Não aprecio a arte portuguesa de uma forma em geral. Os atores atuam como ventríloquos - com exceção da dócil expressividade de Maria de Medeiros; o cinema me provoca enfado, inclusive João César Monteiro, Pedro Costa ou o veterano Manoel de Oliveira nos seus momentos acertados (como "Vale Abrãao");  a música é aborrecida, desde o mito superior que é Amália Rodrigues a Tereza Salgueiro, do Madredeus, que é como a nossa Adriana Calcanhoto, talentosa e sensível, mas depois de três canções seguidas incomoda o ouvinte com a ladainha de infelicidades.

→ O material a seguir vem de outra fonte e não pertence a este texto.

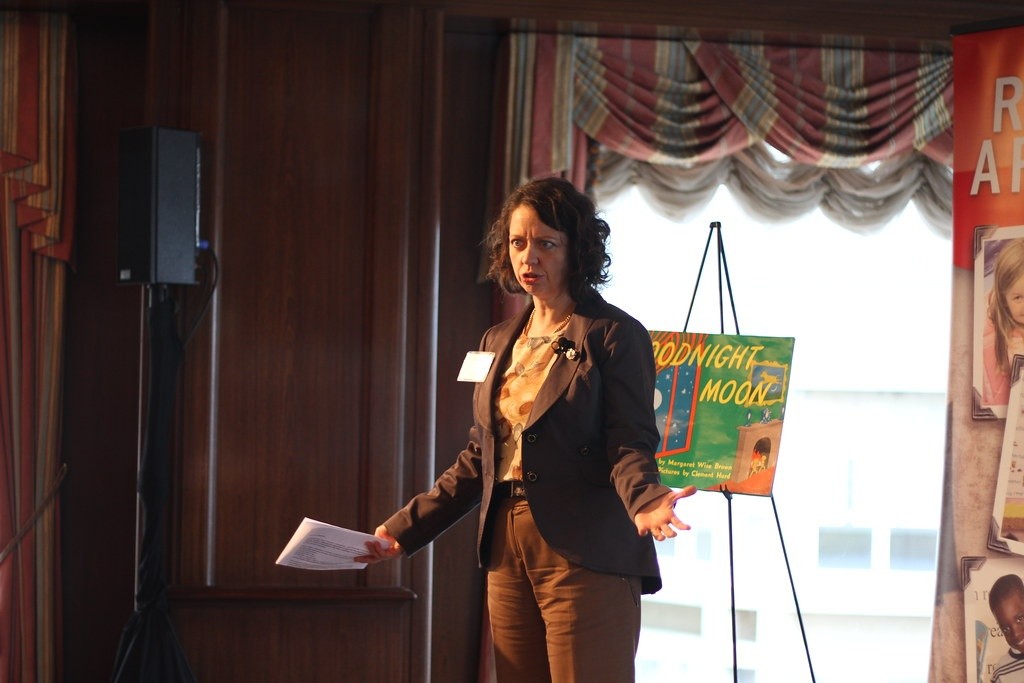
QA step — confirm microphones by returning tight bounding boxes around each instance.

A literatura é o que há de melhor na criação artística lusitana: Eça, Pessoa, Al Berto, Herbert Helder, Cardoso Pires, Saramago, Lobo Antunes, Gabriela Llansol. A pintura não cresceu nem mesmo com o incentivo da soberania de Paula Rego e Julião Sarmento. Em Lisboa repete-se a melancolia, e a repetição leva ao cansaço e ao desprezo por si próprio. É claro que, como em qualquer outra grande cidade, as pessoas estão mais isoladas e alienadas. O país é liderado pela depressão, que de certa forma é controlada pela indústria farmacêutica, que fabrica comprimidos que evitam que as pessoas se suicidem. Deve-se ir ao campo ou a praia para ouvir outras vozes, para iludir melhor as esperanças, para lembrar menos a incompetência dos nossos governantes. Nesse instante, movem-se as minhas rígidas palavras, dançando, despindo uma cidade, cobrindo-a de flores inquietas, como se num abrir e fechar de pálpebras a cidade pudesse vir ao encontro de um motivo inesperadamente vívido de compaixão, defendendo-se numa pergunta: "O que se espera de um poeta?". O silêncio das palavras rasgadas e comovidas, responderia, caso alguém com o impensável dentro quisesse ouvir-me.